> [Work task] All of the entries are to be repeated exactly, with no pictures included.

> [Information shown]
┄┄┄┄┄┄

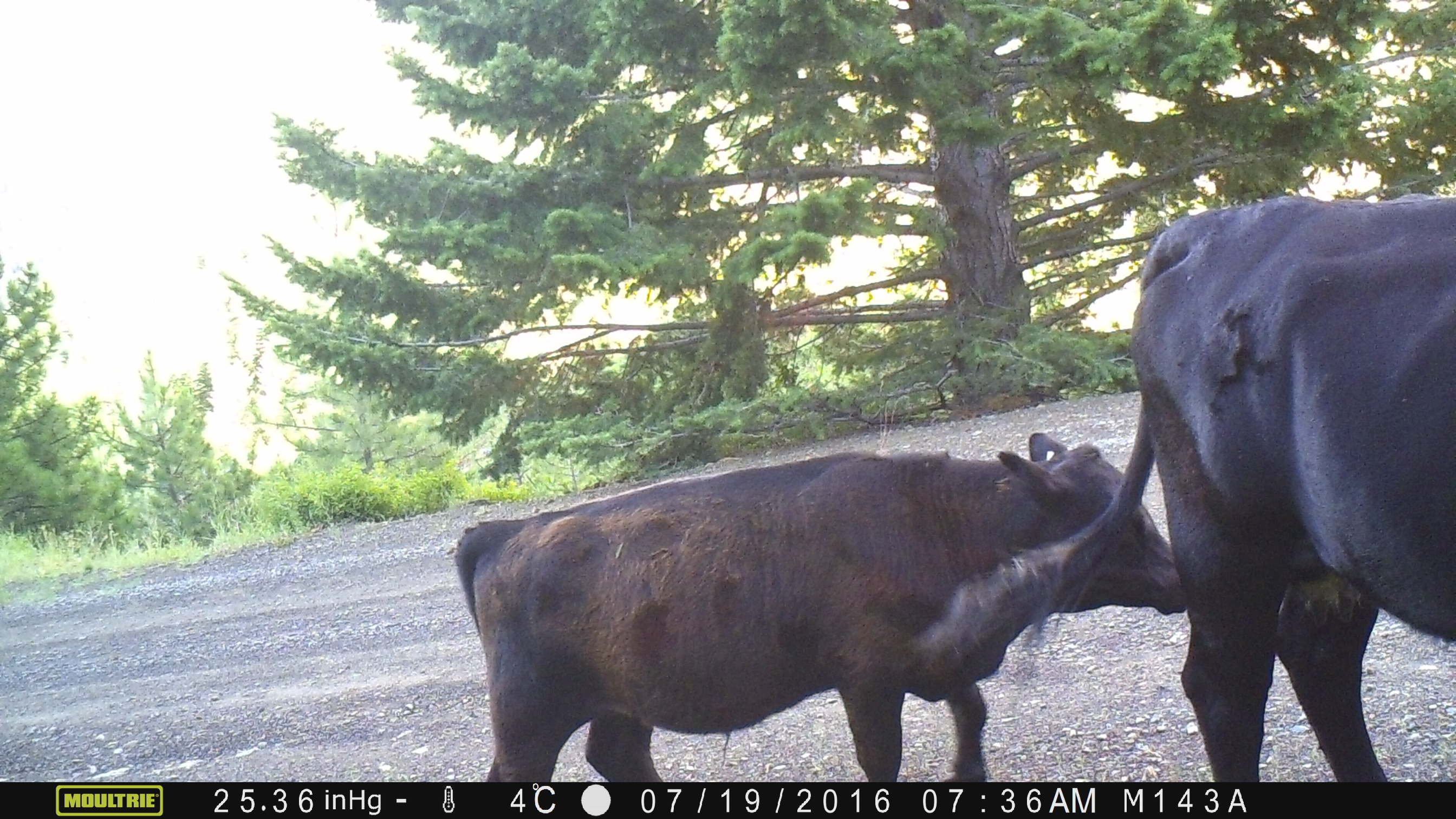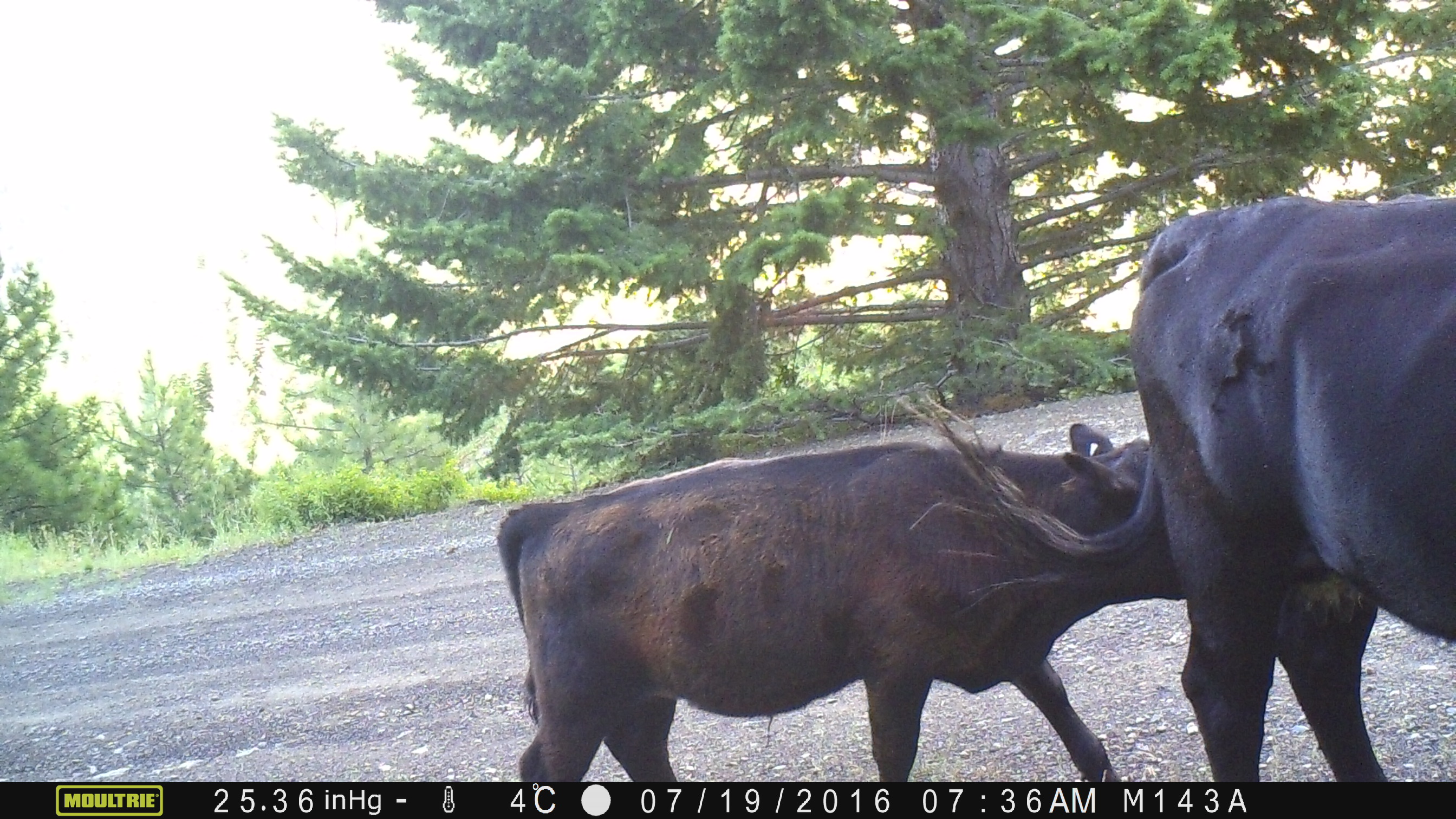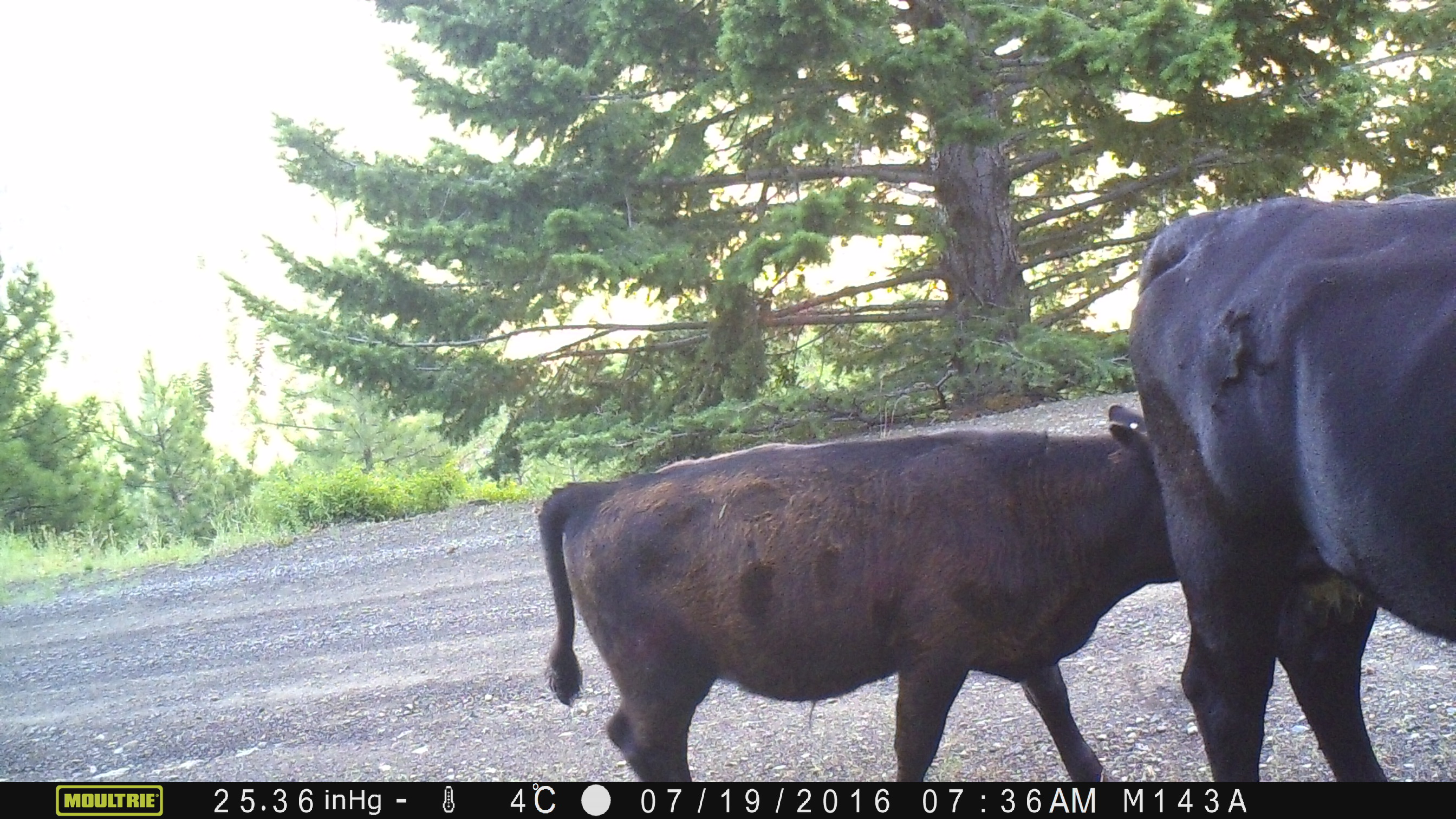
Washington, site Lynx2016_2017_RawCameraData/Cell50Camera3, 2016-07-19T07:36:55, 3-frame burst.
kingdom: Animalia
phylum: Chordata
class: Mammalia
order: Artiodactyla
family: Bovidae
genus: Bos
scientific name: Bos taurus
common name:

┄┄┄┄┄┄

> [Written answer]
Washington, site Lynx2016_2017_RawCameraData/Cell50Camera3, 2016-07-19T07:36:55, 3-frame burst.
kingdom: Animalia
phylum: Chordata
class: Mammalia
order: Artiodactyla
family: Bovidae
genus: Bos
scientific name: Bos taurus
common name:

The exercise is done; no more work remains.